**Aim of the task**
Extend the forum thread below about writing covered calls on the S&P 500, picking up right after its final sentence.

I am researching writing covered calls on S&P500 index. So in order to sell covered call I need to buy a contract for S&P500 index. I've never traded indexes. What exactly I will be buying (since this index is a composite of 500 stocks...)? How much will this contract cost? How does it work? Thank you so much in advance! :)

  • There are many answers but one warning: If you are going to trade option then you'd better use SPY instead of other S&P500 ETFs because of the liquidity.
    – user67084
    May 23, 2019 at 7:05
  • 1
    If you don't already own the underlying (and don't want to own it), buying the underlying and selling a covered call is mathematically equivalent to selling a put (without the upfront cost of buying the underlying). So just do that.
    – D Stanley
    May 23, 2019 at 15:41

3 Answers 3


The SPDR® S&P 500 ETF Trust (symbol SPY) seeks to provide investment results that, before expenses, correspond generally to the price and yield performance of the S&P 500 Index.


Options are available on the SPY:


The call's premium will depend on the strike price and expiration week/month chosen (100 times the quote). Since you are writing (aka selling) a covered call, you will sell one call per hundred shares of SPY that you own. You will receive the premium as a credit.

If this is anything other than a homework assignment, consider doing some serious reading about options in order to avoid being cannon fodder :->)

**Given information**

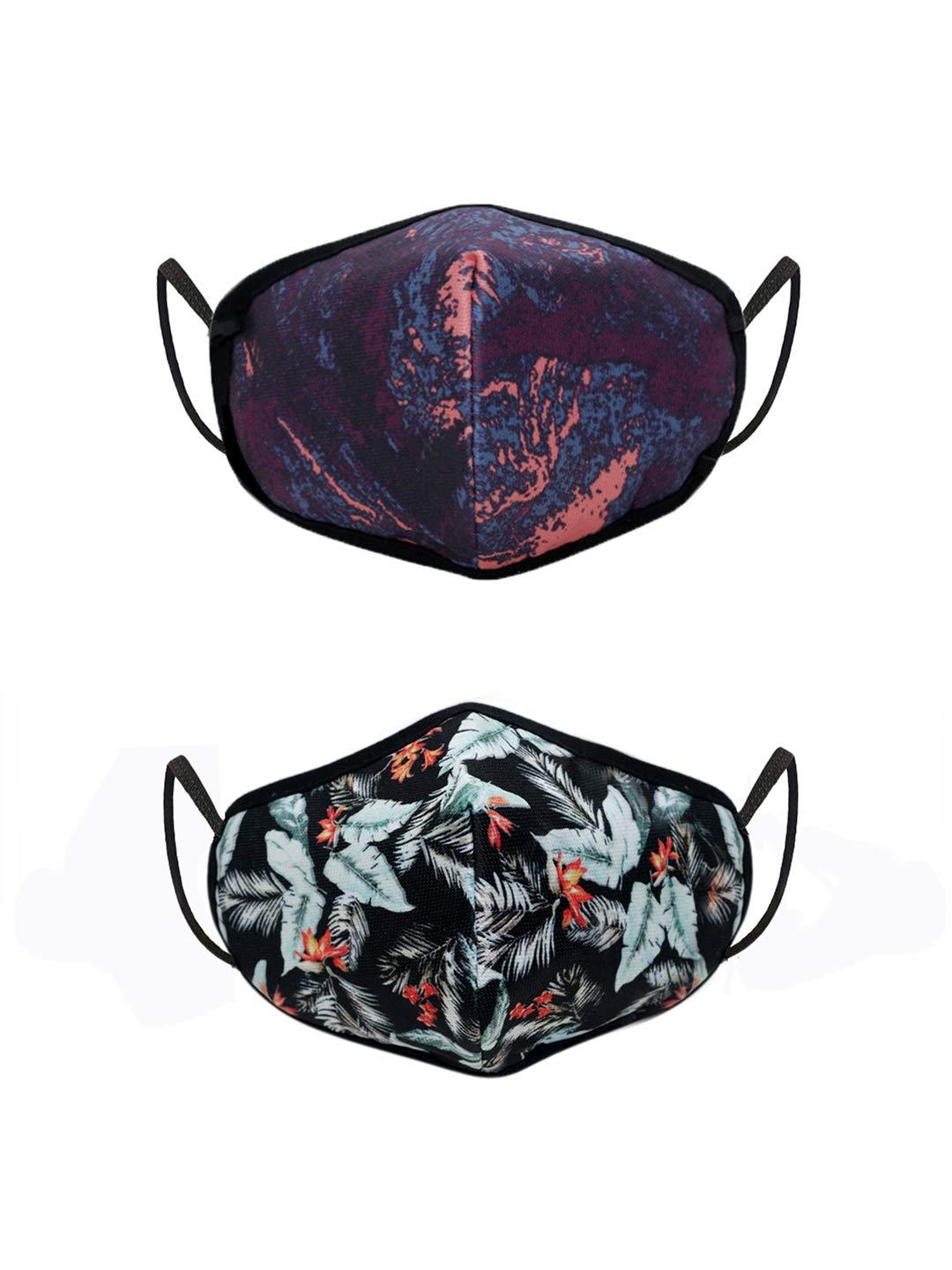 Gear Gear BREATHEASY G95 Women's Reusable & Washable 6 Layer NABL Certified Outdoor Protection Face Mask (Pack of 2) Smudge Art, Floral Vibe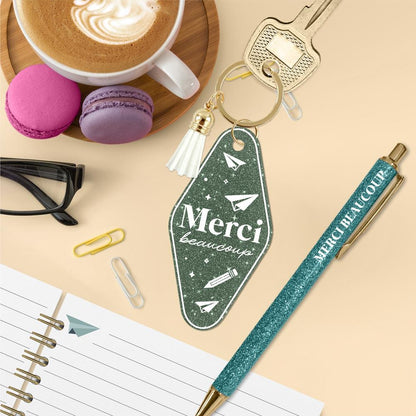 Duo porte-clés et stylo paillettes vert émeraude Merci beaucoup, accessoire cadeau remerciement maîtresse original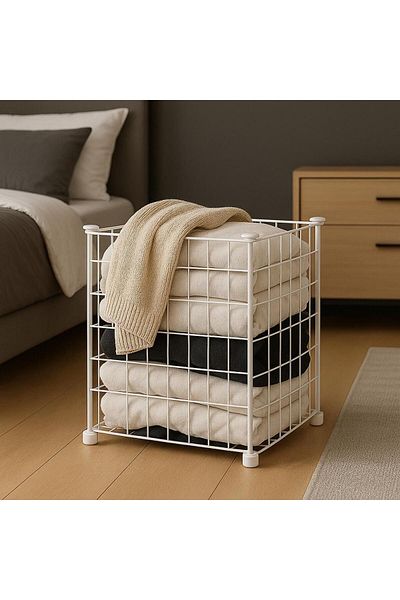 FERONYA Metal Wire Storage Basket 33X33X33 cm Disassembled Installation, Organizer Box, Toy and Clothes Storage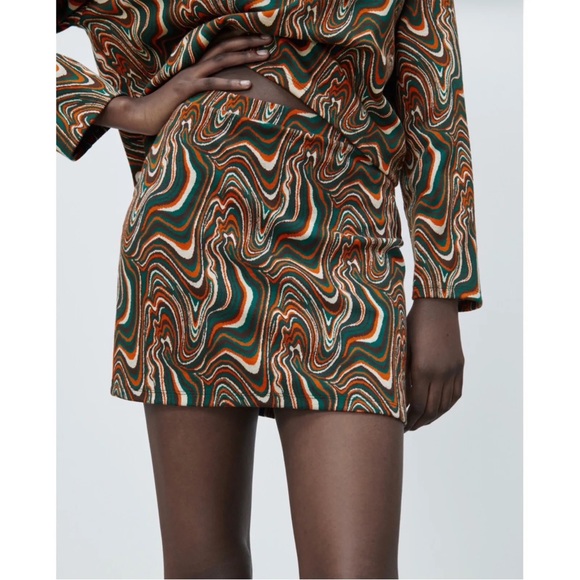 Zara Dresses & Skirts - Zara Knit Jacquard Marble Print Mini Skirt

**Output**
  • Thank you so much for your response. I do have a quite detailed knowledge how options work. The items that you've suggested are buying ETF and writing a call against this ETF. I understand how it works. However if you go to Yahoo and look at S&P 500 you'll be able to see the options on this index. So my question is: how do I write a covered call? How do I buy this index?
    – GemStone
    May 22, 2019 at 21:33
  • You cannot buy the index so your choices include buying the 500 stocks, an ETF like the SPY that attempts to duplicate it, a futures contract, or a high delta far expiry call LEAP. The SPX options are cash settled so effectively, you are synthesizing a covered call via whatever aforementioned replacement underlying that you buy. May 22, 2019 at 22:22
  • Thank you so much Bob. So here is another question then: If I BUY a call option for S&P 500 index and then, granted it went up in price, became in the money, and I would like to execute it: will I end up with shares of one of ETFs tracking S&P 500? Or how does that gonna work?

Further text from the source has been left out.